Reduced Length of Stay By Implementation of a Clinical Pathway for Bariatric Surgery in an Academic Health Care Center

Huerta S, Heber D, Sawicki MP, Liu CD, Arthur D, Alexander P, Yip I, Li ZP, Livingston EH. The American Surgeon. 2001;67(12):1128-1135.

Objective

To present a detailed description of a bariatric surgery clinical pathway, including the use of Slim•Fast meal replacement shakes as part of the postoperative care process, and examine its effect on hospital cost, length of stay (LOS), and quality of care after implementation.

Methods

The medical charts of 364 patients who had undergone Roux-en-Y gastric bypass (RYGB) were analyzed regarding the following variables: hospital charges, LOS, outcomes, and readmissions rate. The bariatric surgery pathway, which delineates pre-, intra-, and post-operative care as well as patient outcomes, was implemented in July of 1999. To assess the efficacy of the pathway, the medical records of 182 patients were reviewed before implementation of the pathway (Group I). This information was compared with the data collected prospectively from 182 patients after implementation of the pathway (Group II). Data were analyzed with the SPSS statistical program. Differences in length of hospital stay, hospital cost, and morbidities and mortalities were assessed by the Student's t test and readmission rate was assessed by Chi-squared analysis.
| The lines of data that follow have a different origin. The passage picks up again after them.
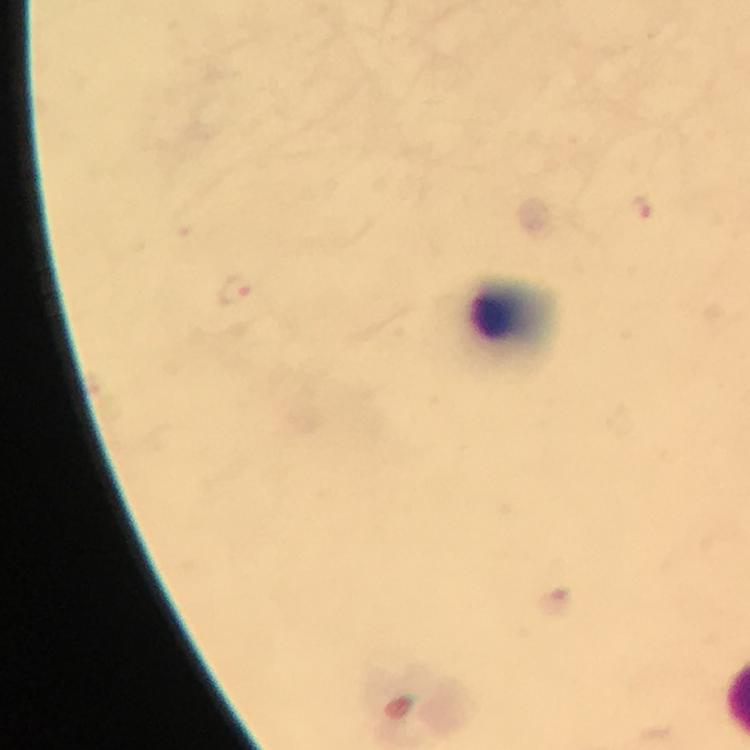

immersion_oil: used
malaria_parasites: none seen
preparation: thick blood film
cropped_from: a single field of view
magnification: 100x
context: from a diagnostic examination for malaria
image_size: 750×750 pixels
capture: smartphone photograph through a microscope
leukocyte_locations: 'approximate object centers, in pixels from the top-left corner: (x=513, y=319)'
stain: GiemsaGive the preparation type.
Post operative management included dietary intervention divided into 6 progressive stages. Slim•Fast meal replacement shakes were recommended as tolerated at Stage III after discharge through 2 weeks post surgery. A 1200 calorie Slim•Fast meal replacement plan to replace 2 meals per day as part of the healthy eating for life regimen was the recommended Stage VI postoperative diet.

Results

Hospital cost per admission was reduced by 40% in Group II compared with Group I (p < 0.02). The average length of stay was reduced from 4.05 days in Group I to 3.17 days in Group II (p < 0.033). Overall readmission rate was decreased from 4.2% in Group I to 3.2% in Group II (p < 0.05). There were no differences in morbidities between the groups. The clinical pathway helped reduce costs by reducing the LOS, intensive care unit utilization and readmission rates. Quality was maintained as evidenced by a similar pattern of postoperative morbidities.

Conclusion

Implementation of a clinical pathway for bariatric surgery helps contain cost and improve quality of care in an academic institution.